Other research conducted following the September 11 attacks suggested that psychological distress tended to extend beyond the areas immediately affected (Schlenger et al., 2002; Schuster et al., 2001; Silver et al., 2002). In addition, outbreaks of sociogenic illnesses also have been reported following these kinds of events (Wessely, Hyams, & Bartholomew, 2001). As noted, the level of peri-event panic in New York City following the September 11 attacks was substantial (Boscarino, Galea, Ahern, Resnick & Vlahov, 2003). Clearly, a terrorist attack deploying a WMD is likely to generate a wide range of psychiatric outcomes and disabling conditions (Engel & Katon, 1999; Jones, 1994). As suggested, in the field of military medicine, the neuropsychiatric implications of WMD deployment have been recognized (Jones, 1994). In addition, following the lessons of the Vietnam War (Boscarino, 2000), a comprehensive psychological model of traumatic stress has been developed by the military that may have some utility for the public mental health sector (Gal & Jones, 1995). Briefly, this model incorporates antecedent variables (individual, unit, and field factors), mediating variables, modes of response, and modes of coping (Gal & Jones, 1995). While some of this knowledge may not be directly applicable to the public health sector, some of it may be transferable to population-level mental health management efforts. Furthermore, in addition to recent advances in our understanding of anxiety disorders (Stein & Hollander, 2002), our knowledge of the psychopathology, screening, diagnosis, and treatment of traumatic stress disorders has increased substantially in recent years (Foa, Keane, & Matthew, 2000; Wilson & Raphael, 1993; Yehuda, 1999). In addition, knowledge emerging from research on the psychology of terrorism (Pyszczynski, Solomon, & Greenberg, 2002), as well as on populationlevel health education methods (Glantz, Rimer, & Lewis, 2002), adds to the knowledge base available to affect positive outcomes in the area of emergency mental health.

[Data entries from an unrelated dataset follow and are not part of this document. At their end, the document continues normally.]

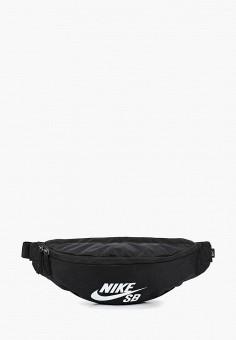 Сумка поясная, Nike, цвет: черный. Артикул: NI464BUDSGZ6. Аксессуары / Сумки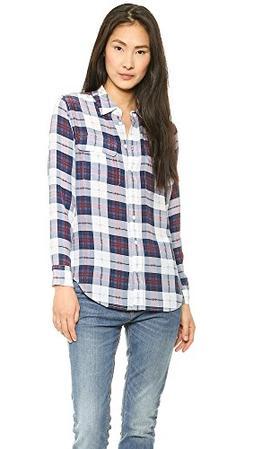 Equipment Women's Slim Signature Blouse, Luxe Multi, Medium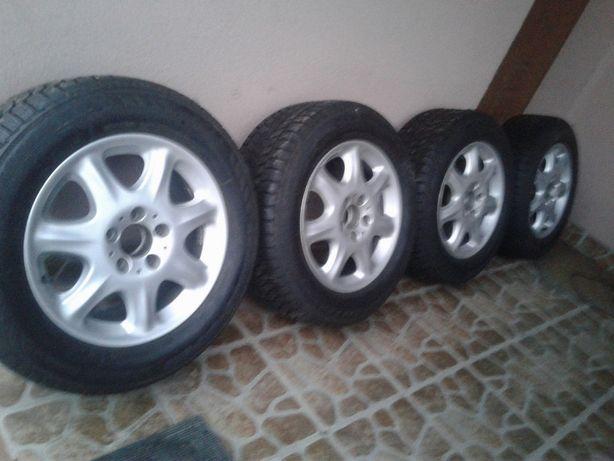 4 Koła Zimowe Alufelgi 16 Mercedes C E S Klasa 5x112 Opony 7mm 225 55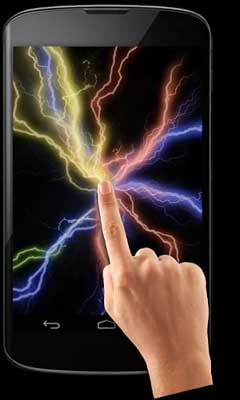 Electric touch wallpaper 1.0.5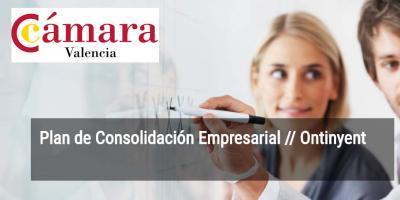 Plan de Consolidación Empresarial en Ontinyent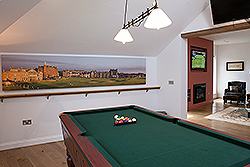 St. Andrews Home Pool Table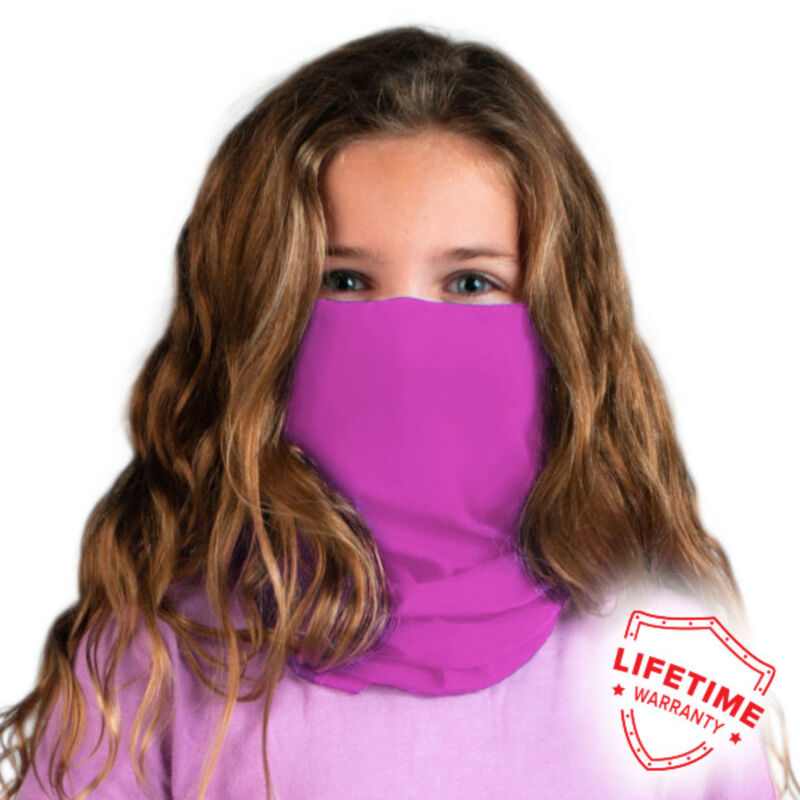 SA Company Multi-Use Face Shield - Kids 20/21 image number 0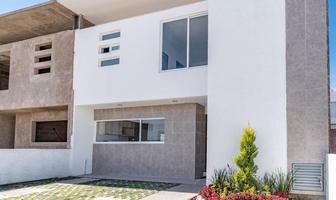 Foto de casa en venta en ignacio allende 1205, santa maría, san mateo atenco, méxico, 0 No. 01
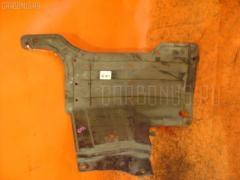 Защита двигателя HONDA FREED GB3 L15A Переднее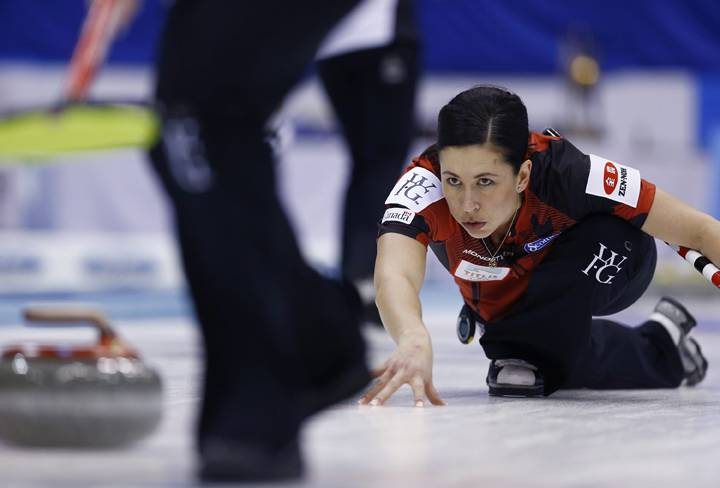 Jill Officer curls in the world championships gold-medal game in Sapporo, Japan.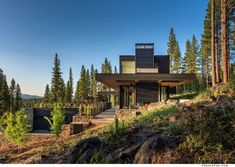 Blaze Makoid #Architecture have designed a single family home as part of the Martis Camp developement in Truckee, #California.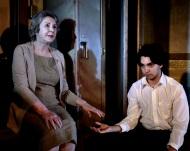 "Elva Mai Hoover and Lucas Gutiérrez-Robert in ""Gut-Lovely Sounds of Destruction"" 2013 Mainstage Co-Production written by Bruce Allen Lynch (photo: Mike Johnston)"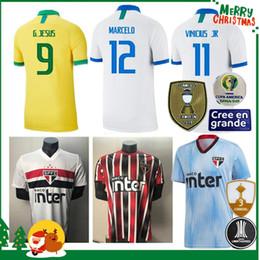 2019 2020 Brasil Sao Paulo fútbol local camisetas de calidad 19 20 Copa América Brasil hombre adulto mujer COUTINHO VINICIUS camisetas de fútbol desde fabricantes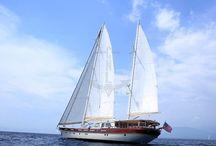 ZELDA / #sailing, #yacht, #bluevoyage, #yachtcharter, www.cnlyacht.com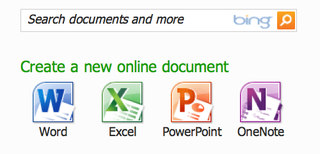 How Does Office Web Apps Compare to Google Docs?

Given this emerging knowledge—and potential threat—population-level pre-attack interventions should be encouraged, including workplace and family-based education and public service announcements (Engel & Katon, 1999). Post-attack mental health surveillance interventions also should be planned (Engel & Katon, 1999). Drawing on experiences from the West Nile virus epidemic, it has been suggested that public education and communication can reduce population panic and fear (Covello, Peters, Wojtecki, & Hyde, 2001). Effective “risk communication” can have the effect of not only reducing fear, but it can also promote self-protecting behaviors, build trust, and prevent the spread of misinformation (Covello et al., 2001). Without this information, potentially vulnerable groups, such as suggested in our survey, may increase the level of social disruption and panic in the community. The very nature of these threats, and their impact, clearly make both mass media coverage and mass communications critical, warranting careful planning considerations (North & Pfefferbaum, 2002).

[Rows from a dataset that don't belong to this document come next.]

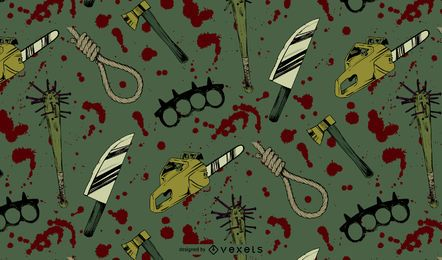 Horror Movie Pattern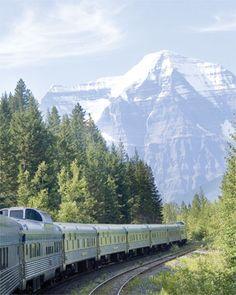 Train trip through Canada!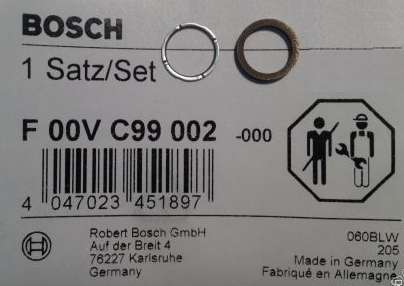 Клапана форсунок DELPHI 28239294(евро III) и28239295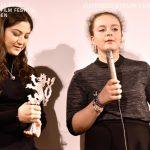 ratingen-festival-ratinale-voices-dumeklemmer-lux-_dsc0072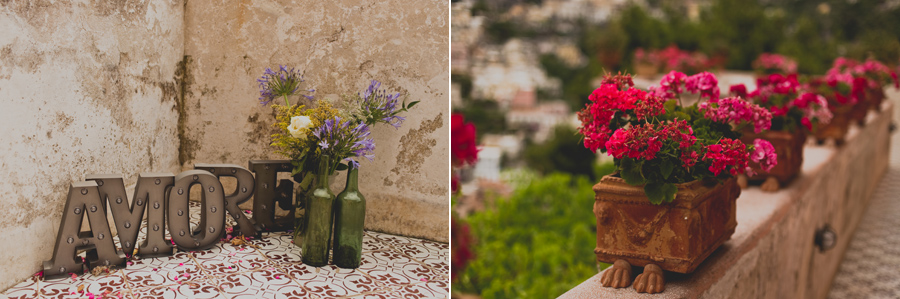 positano-wedding-022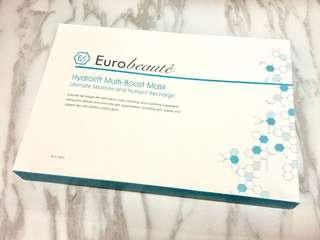 Eurobeaute hydrolift multi-boost mask 水光多元新生面膜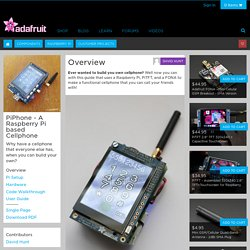 PiPhone - A Raspberry Pi based Cellphone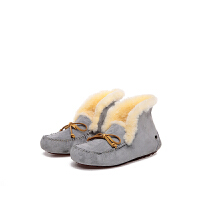 emugg豆豆鞋女鞋冬季加绒保暖平底短筒羊毛雪地靴女短靴澳洲百搭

As has been noted, however, research on the mental health effects of terrorism is difficult to conduct (Slone, 2000). The research reported was undertaken on the one-year anniversary of the September 11 attacks in New York City, which was still a vivid memory among the resident in New York. In addition, the psychological implications of WMD deployment among civilian populations are great. Nearly 13% of adults in Manhattan suffered a peri-event panic attack during the events of September 11 (Boscarino et al., 2003). Psychological distress in the event of WMD deployment would likely be many times greater. Even during a contained incident, whether from chemical, biological, or even radioactive agents, large numbers of individuals, exposed or not, who seek medical treatment likely will exhibit anxiety, tachycardia, increased respiration, tremors, and other nonspecific signs and symptoms that could be confused with the toxic effects of the agent itself (DiGiovanni, 1999). Finally, following WMD deployment, long-term neuropsychiatric civilian casualties should be expected (Jones, 1994), hampering recovery efforts.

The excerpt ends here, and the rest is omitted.